つまりトランザクションID 10が書き込みを行っているトランザクションではID 11はIDが異なるためID 10がコミットするまではコミット後のオブジェクトを見ることは出来ない
スナップショット分離はスナップショット分離トランザクションが開始した時点で他に発生しているすべてのトランザクションのリストを作成し、そのトランザクションの書き込みは後にコミットされるものでもすべて無視する
スナップショット分離トランザクション開始後に発生したトランザクションの書き込みもコミットされているか否かに関わらずすべて無視する
Copy-on-Writeで更新が発生した時に新規にInsertを行い参照する親ページのポインタを変えるだけというのはappend only型のアプローチで非常にシンプルになる
古いものは削除マーカーが付けられGCされる
スナップショット分離はMySQLやPostgreSQLにおいてはリピータブルリード、Oracleではserializableと呼ばれる
これはSQL標準にスナップショット分離という概念が無いため
read-commitedとスナップショット分離は主に読み取りのみのトランザクションとそれに並行して書き込みが行われる場合にその該当トランザクションから一貫してデータが見えるかということを保証するもので、並行した書き込みにおける更新のロストなどには関知しない
カウンタや残高を並行して更新するような場合がよくありがちなケース
またJSONドキュメント中の一部を更新するなどReadの後にWriteが必要なケースなど
アトミックな書き込み操作
並行した書き込みに対する対処方法
SQLであれば set value = value + 1 のようなクエリがある
MongoDBはJSONドキュメントの一部をアトミックに更新するような操作を提供している
ORMでは自動的に生成されるクエリではこの手のアトミックなクエリにならなかったりするので都度生成されるクエリがアトミックになっているかは確認は必要
明示的なロック
DBの組み込みのアトミックな操作で不十分な場合アプリケーション側で明示的にロックするという方法がある
読み取りロックすればそのトランザクションが終了するまでは並行に読み取りを行うことは出来ない
第8章 分散システムの問題
おかしくなるかもしれないことは必ずいつかおかしくなる
「結局の所、私達エンジニアとしてのタスクは何もかもがおかしくなったとしても仕事をこなしてくれる(例えばユーザの期待に沿った保証を提供する)システムを構築することです」

記録データ:
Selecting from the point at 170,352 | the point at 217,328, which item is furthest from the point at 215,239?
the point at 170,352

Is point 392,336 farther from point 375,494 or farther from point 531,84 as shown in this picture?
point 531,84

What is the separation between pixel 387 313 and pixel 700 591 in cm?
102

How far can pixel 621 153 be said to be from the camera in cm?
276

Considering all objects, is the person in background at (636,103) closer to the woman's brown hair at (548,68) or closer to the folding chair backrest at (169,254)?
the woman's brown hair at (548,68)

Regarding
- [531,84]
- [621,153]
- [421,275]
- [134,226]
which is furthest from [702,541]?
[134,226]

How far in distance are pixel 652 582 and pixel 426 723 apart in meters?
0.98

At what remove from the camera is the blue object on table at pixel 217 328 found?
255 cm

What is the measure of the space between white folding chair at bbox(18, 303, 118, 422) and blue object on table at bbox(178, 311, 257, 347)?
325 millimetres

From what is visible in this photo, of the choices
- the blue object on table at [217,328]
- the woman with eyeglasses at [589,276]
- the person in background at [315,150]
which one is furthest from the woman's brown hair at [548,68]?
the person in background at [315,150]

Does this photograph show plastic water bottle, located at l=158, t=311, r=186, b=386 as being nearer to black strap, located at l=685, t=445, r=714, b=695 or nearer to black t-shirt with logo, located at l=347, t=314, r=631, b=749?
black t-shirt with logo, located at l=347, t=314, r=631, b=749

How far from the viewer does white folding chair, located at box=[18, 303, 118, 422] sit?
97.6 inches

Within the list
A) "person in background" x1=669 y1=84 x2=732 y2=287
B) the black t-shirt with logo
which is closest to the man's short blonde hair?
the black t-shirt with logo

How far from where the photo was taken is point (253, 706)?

課題一覧:
1. トランザクションについての本文にある「DBの組み込みのアトミックな操作で不十分な場合アプリケーション側で明示的にロックするという方法がある」という一文を英語に訳してください。
2. リストの中で「Does this photograph」を含む行から「97.6 inches」を含む行まで（両端の行を含む）を、JSONの文字列配列に変換してください。1行を1要素とし、空行は除いてください。
本文とリストのあいだに関連はありません。

解答一覧:
1. If the database's built-in atomic operations are insufficient, there is the option of locking explicitly on the application side.

2.
[
  "Does this photograph show plastic water bottle, located at l=158, t=311, r=186, b=386 as being nearer to black strap, located at l=685, t=445, r=714, b=695 or nearer to black t-shirt with logo, located at l=347, t=314, r=631, b=749?",
  "black t-shirt with logo, located at l=347, t=314, r=631, b=749",
  "How far from the viewer does white folding chair, located at box=[18, 303, 118, 422] sit?",
  "97.6 inches"
]